→ **What this exercise asks**
**1)** Answer these questions using the passage on NSAID use and breast cancer.
(a) How is long-term NSAID use defined?
(b) What does the abbreviation Pyr stand for?
(c) By what percentage would universal NSAID use among patients with BBD reduce the overall number of breast cancer events?
**2)** From the passage on NSAID use and breast cancer, print the part that opens with the words containing "aCox proportional hazards" and closes with "and alcohol consumption.".
**3)** Write what comes next in the passage on NSAID use and breast cancer, starting after its final sentence.

Note: Per-category numbers of events and person-years may not sum to total number of events and person-years due to missing values for some variables. Long-term NSAID use defined as reported use in prior two surveys. P values are nominal (unordered) tests for homogeneity of BC risk across the multiple categories of a given variable.

Abbreviation: Pyr, person-years.

aCox proportional hazards regression analysis, accounting for age as a stratification variable and adjusting for history of benign breast disease, race, weight gain as an adult, highest educational level achieved, oral contraceptive use, smoking status, age at menarche, age at menopause, use of hormone replacements, family history of breast cancer, parity, age at first birth, history of recent mammogram, history of hypertension, history of diabetes, history of cardiovascular disease, weekly MET-hrs of physical activity, and alcohol consumption.

bP-value for test for interaction between history of BBD and NSAID use.

Population attributable fraction for breast cance associated with BBD and NSAID use

We estimate that universal NSAID use among patients with BBD would reduce the overall number of breast cancer events by 4.1%. Assuming a lifetime breast cancer risk of 12.5% and a breast cancer relative risk of 1.5 comparing women with BBD to the general population (as found in this and other large cohorts; ref. 20), this would result in 39 fewer breast cancers per 10,000 women with BBD assuming 20 years of post-biopsy follow-up, 48 breast cancers assuming 25 years of follow-up, and 57 breast cancers assuming 30 years of following.

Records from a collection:
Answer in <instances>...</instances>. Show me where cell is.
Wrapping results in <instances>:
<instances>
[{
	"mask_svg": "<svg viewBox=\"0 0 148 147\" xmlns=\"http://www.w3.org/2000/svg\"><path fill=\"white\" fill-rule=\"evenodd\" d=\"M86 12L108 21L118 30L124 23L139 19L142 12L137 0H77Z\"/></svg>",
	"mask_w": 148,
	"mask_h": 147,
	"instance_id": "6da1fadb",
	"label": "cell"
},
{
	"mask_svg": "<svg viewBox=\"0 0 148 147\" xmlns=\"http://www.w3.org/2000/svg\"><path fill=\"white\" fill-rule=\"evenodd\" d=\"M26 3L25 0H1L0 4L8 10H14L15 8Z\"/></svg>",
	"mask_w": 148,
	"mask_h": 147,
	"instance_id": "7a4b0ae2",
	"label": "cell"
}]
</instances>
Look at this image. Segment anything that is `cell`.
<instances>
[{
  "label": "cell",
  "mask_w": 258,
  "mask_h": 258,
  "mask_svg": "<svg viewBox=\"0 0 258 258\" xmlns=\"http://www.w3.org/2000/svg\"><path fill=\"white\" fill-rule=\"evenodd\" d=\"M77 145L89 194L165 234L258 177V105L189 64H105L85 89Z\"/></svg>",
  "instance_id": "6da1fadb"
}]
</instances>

→ **Your responses**
**1)**
(a) Long-term NSAID use is defined as reported use in the prior two surveys.
(b) Pyr stands for person-years.
(c) It would reduce the overall number of breast cancer events by 4.1%.

**2)**
aCox proportional hazards regression analysis, accounting for age as a stratification variable and adjusting for history of benign breast disease, race, weight gain as an adult, highest educational level achieved, oral contraceptive use, smoking status, age at menarche, age at menopause, use of hormone replacements, family history of breast cancer, parity, age at first birth, history of recent mammogram, history of hypertension, history of diabetes, history of cardiovascular disease, weekly MET-hrs of physical activity, and alcohol consumption.

**3)**
Our analysis shows that postmenopausal women diagnosed with BBD who use NSAIDs experienced reduced breast cancer risk, whereas women who were never diagnosed with BBD and used NSAIDs did not experience lower breast cancer risk. Magnitudes of association were similar for ER-positive versus ER-negative breast cancers. Although the magnitude of protection was modest, this could impact breast cancer incidence importantly at the population level, given the high BBD prevalence and breast cancer incidence. Further, identifying subsets of patients with BBD with active pro-carcinogenic inflammation, particularly at younger ages, could focus preventive therapy on a group most likely to benefit and least likely to experience complications.

NSAIDs had a greater protective effect on breast cancer risk for patients with BBD compared with patients with non-BBD across most strata of NSAID use. In considering future breast cancer prevention strategies, defining a dose that reduces breast cancer risk while producing limited adverse effects would be critical. In one report, aspirin doses of 81 or 325 mg daily produced nearly equal reductions in prostaglandin metabolites in urine, suggesting anti-inflammatory effects at lower doses (21).

We suggest the magnitude of association between NSAID use and lower breast cancer risk among patients with BBD is underestimated in this and other studies. Radiologic features of BBD are extremely common, suggesting that many patients with BBD are not biopsied or specifically identified (22). Misclassification of controls as patients without BBD, when in fact BBD is present, could mask the protective effect of NSAID use in this group. Further, if NSAID use reduces breast cancer risk mainly among women with active inflammation, only a subset of patients with BBD may benefit from NSAIDs, but at levels greater than reported herein. Further, as NSAID use is not motivated by breast pathology, the timing of use does not necessarily coincide with the presence of active inflammation in BBD.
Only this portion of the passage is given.